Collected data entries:
⁂

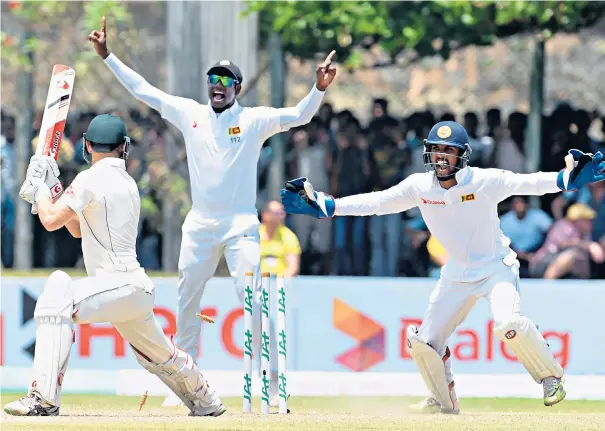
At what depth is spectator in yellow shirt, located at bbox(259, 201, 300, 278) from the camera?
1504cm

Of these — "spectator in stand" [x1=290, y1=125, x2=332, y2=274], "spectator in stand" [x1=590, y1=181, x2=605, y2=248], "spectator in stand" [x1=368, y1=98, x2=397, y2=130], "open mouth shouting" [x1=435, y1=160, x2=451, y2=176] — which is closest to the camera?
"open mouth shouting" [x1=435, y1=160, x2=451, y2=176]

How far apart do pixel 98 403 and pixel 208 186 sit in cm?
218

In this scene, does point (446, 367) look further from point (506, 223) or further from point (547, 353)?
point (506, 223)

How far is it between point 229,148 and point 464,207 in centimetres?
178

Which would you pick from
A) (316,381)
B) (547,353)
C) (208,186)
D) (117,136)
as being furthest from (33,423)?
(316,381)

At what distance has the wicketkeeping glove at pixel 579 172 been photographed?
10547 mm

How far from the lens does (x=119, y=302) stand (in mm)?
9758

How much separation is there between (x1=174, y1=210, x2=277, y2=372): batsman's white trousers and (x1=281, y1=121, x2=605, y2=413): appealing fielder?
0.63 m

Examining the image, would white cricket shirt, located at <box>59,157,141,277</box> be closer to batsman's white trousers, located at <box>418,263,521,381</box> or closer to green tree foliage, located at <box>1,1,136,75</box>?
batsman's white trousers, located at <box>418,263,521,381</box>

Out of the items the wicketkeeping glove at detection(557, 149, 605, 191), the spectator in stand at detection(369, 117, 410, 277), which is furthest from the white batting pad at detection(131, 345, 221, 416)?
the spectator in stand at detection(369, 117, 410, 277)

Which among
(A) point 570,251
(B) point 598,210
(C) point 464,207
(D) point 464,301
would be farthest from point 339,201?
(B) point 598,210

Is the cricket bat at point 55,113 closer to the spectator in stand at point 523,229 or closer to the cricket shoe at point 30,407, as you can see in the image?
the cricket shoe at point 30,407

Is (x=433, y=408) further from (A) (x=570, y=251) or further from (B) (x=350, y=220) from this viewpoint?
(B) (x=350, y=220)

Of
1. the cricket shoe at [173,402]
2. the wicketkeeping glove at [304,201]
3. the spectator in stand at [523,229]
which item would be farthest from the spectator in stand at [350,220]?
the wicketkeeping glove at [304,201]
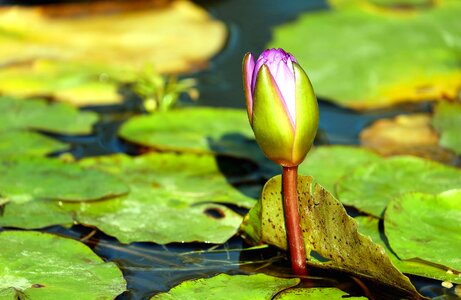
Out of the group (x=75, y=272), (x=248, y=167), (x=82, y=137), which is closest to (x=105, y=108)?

⁂

Print the whole listing above once more, word for word, without its pictures.

At what depth is spectator in yellow shirt, located at bbox(259, 201, 300, 278) from the camera?
1504cm

Of these — "spectator in stand" [x1=290, y1=125, x2=332, y2=274], "spectator in stand" [x1=590, y1=181, x2=605, y2=248], "spectator in stand" [x1=368, y1=98, x2=397, y2=130], "open mouth shouting" [x1=435, y1=160, x2=451, y2=176] — which is closest to the camera?
"open mouth shouting" [x1=435, y1=160, x2=451, y2=176]

How far apart do pixel 98 403 and pixel 208 186 sit in cm?
218

In this scene, does point (446, 367) look further from point (506, 223) or further from point (547, 353)?
point (506, 223)

How far is it between point 229,148 and point 464,207 in centimetres?
178

Which would you pick from
A) (316,381)
B) (547,353)
C) (208,186)
D) (117,136)
as being furthest from (33,423)?
(316,381)

At what distance has the wicketkeeping glove at pixel 579 172 been photographed?
10547 mm

How far from the lens does (x=119, y=302) stand (in mm)?
9758

How much separation is there between (x1=174, y1=210, x2=277, y2=372): batsman's white trousers and (x1=281, y1=121, x2=605, y2=413): appealing fielder?
0.63 m

Examining the image, would white cricket shirt, located at <box>59,157,141,277</box> be closer to batsman's white trousers, located at <box>418,263,521,381</box> or closer to green tree foliage, located at <box>1,1,136,75</box>?
batsman's white trousers, located at <box>418,263,521,381</box>

Out of the items the wicketkeeping glove at detection(557, 149, 605, 191), the spectator in stand at detection(369, 117, 410, 277), which is furthest from the white batting pad at detection(131, 345, 221, 416)?
the spectator in stand at detection(369, 117, 410, 277)

Which among
(A) point 570,251
(B) point 598,210
(C) point 464,207
(D) point 464,301
would be farthest from point 339,201?
(B) point 598,210

Is the cricket bat at point 55,113 closer to the spectator in stand at point 523,229 or closer to the cricket shoe at point 30,407, as you can see in the image?
the cricket shoe at point 30,407

Is (x=433, y=408) further from (A) (x=570, y=251) or further from (B) (x=350, y=220) from this viewpoint?
(B) (x=350, y=220)

Of
1. the cricket shoe at [173,402]
2. the wicketkeeping glove at [304,201]
3. the spectator in stand at [523,229]
which item would be farthest from the spectator in stand at [350,220]?
the wicketkeeping glove at [304,201]
Out of the group (x=75, y=272), (x=248, y=167), (x=82, y=137), which is closest to (x=105, y=108)?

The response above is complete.